___ TRECHO SELECIONADO

Ao mesmo tempo a existência é separação, manter se fora, distância; a existência é estar
fora de si envolvido com o mundo, em relação imediata com os outros. É de nossa
essência ser com os outros, ser com o mundo.
- cada existente tem o fim de constituir uma unidade. Da existência como dispersão,
extensão, passamos à existência como tensão, como êxtase. Assim, a existência que era
separação, se torna união. A filosofia existencialista nos leva a nos envolver com a
nossa união com o mundo, com os outros, com Deus; ver nessa união a finalidade de
nossa existência.
A filosofia da existência acentua aquilo que existe anterior à reflexão, atinge a
região de prerreflexivo; acentua que existir significa estar em relação com o outro, com
os outros, com o mundo, com Deus, com seu projeto; estar fora de si e ao mesmo tempo
estar em relação consigo mesmo.

______
___ TRECHOS DAS LINHAS

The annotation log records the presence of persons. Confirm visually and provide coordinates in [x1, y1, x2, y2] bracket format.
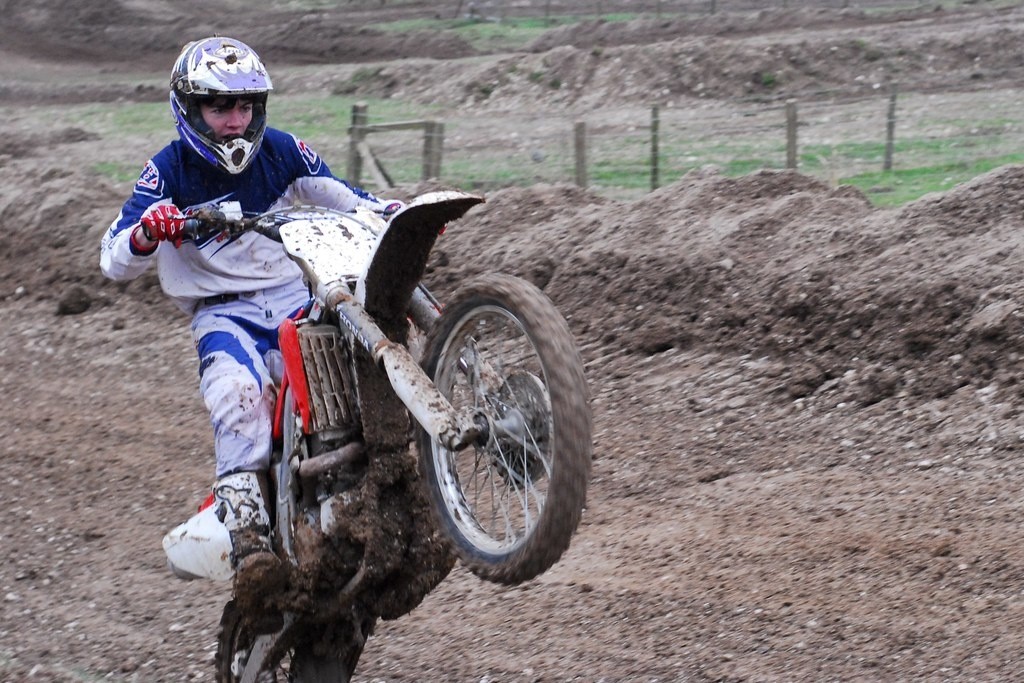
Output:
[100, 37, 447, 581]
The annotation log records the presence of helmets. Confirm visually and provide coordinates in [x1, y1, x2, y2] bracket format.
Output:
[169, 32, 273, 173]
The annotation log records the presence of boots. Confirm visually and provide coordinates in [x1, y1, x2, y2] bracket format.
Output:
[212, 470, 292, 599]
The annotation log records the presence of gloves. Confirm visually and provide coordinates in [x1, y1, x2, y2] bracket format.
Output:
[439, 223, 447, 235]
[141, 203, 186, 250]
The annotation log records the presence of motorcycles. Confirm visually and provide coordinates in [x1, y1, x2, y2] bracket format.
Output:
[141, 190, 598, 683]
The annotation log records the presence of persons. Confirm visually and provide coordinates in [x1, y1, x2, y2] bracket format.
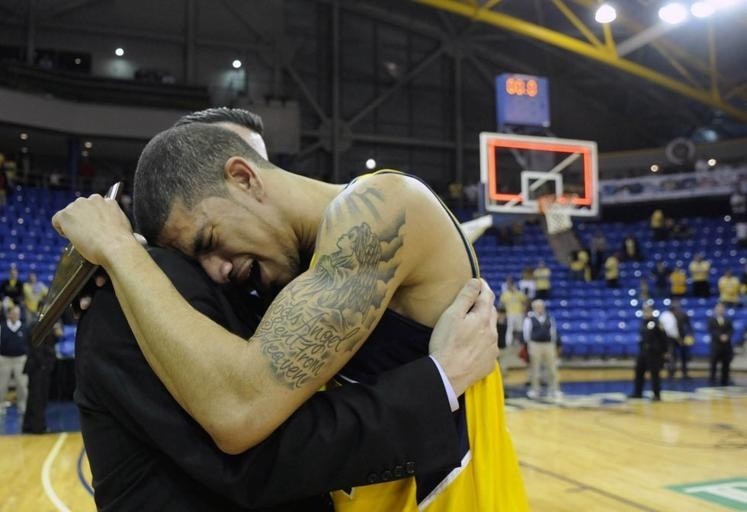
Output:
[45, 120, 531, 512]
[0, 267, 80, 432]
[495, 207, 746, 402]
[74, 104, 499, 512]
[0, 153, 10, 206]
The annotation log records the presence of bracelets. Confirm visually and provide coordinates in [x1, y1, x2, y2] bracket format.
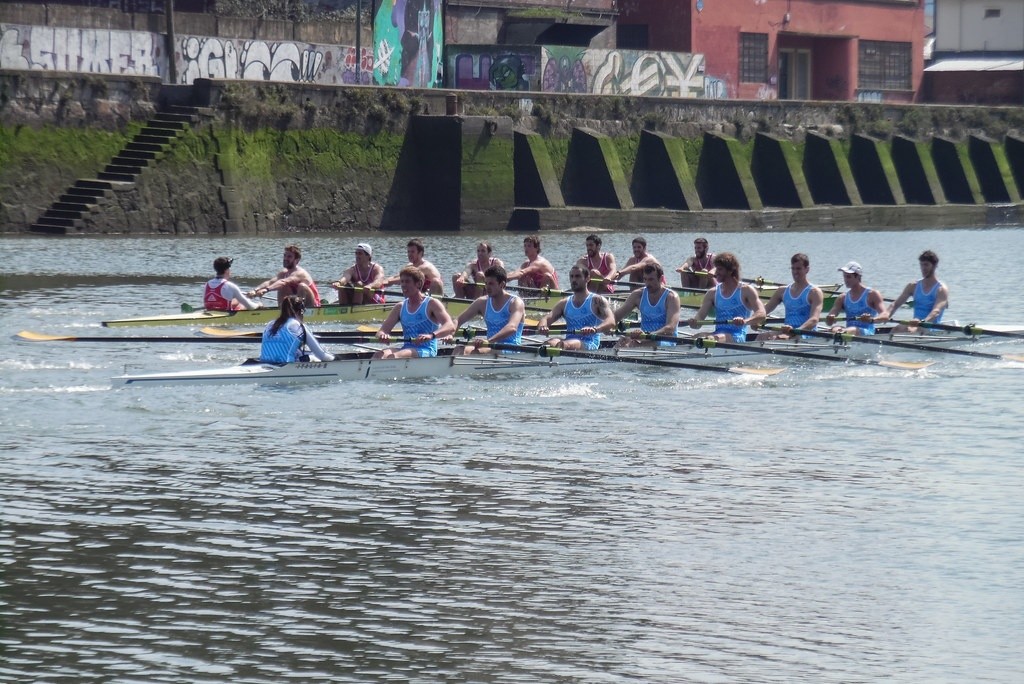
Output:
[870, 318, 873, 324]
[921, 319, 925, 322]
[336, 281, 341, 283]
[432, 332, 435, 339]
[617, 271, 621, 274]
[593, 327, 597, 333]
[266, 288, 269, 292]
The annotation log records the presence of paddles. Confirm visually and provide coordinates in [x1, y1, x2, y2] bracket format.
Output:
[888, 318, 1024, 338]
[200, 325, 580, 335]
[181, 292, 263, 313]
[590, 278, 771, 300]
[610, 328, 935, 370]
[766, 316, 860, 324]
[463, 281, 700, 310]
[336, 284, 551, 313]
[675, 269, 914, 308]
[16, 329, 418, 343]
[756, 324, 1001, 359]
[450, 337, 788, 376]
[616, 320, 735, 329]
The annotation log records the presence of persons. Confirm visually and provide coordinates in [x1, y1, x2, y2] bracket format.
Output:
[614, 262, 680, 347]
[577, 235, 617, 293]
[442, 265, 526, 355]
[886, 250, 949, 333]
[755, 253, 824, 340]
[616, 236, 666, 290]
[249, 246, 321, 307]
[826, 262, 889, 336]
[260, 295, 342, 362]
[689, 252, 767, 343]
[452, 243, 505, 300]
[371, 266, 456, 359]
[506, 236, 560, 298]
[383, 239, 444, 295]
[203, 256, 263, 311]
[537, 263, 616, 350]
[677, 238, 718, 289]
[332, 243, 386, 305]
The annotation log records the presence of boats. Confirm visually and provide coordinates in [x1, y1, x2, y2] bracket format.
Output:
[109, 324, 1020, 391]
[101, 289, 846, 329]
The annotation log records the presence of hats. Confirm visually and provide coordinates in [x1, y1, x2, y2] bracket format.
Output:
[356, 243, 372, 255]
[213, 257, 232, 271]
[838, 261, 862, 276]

______

■ TAREFA ■
Substitua "união" por "comunhão" na parte do trecho sobre a filosofia da existência que vai de "Ao mesmo tempo a" até "relação consigo mesmo.", e transcreva essa parte com a troca feita.

■ RESPOSTA DA TAREFA ■
Ao mesmo tempo a existência é separação, manter se fora, distância; a existência é estar
fora de si envolvido com o mundo, em relação imediata com os outros. É de nossa
essência ser com os outros, ser com o mundo.
- cada existente tem o fim de constituir uma unidade. Da existência como dispersão,
extensão, passamos à existência como tensão, como êxtase. Assim, a existência que era
separação, se torna comunhão. A filosofia existencialista nos leva a nos envolver com a
nossa comunhão com o mundo, com os outros, com Deus; ver nessa comunhão a finalidade de
nossa existência.
A filosofia da existência acentua aquilo que existe anterior à reflexão, atinge a
região de prerreflexivo; acentua que existir significa estar em relação com o outro, com
os outros, com o mundo, com Deus, com seu projeto; estar fora de si e ao mesmo tempo
estar em relação consigo mesmo.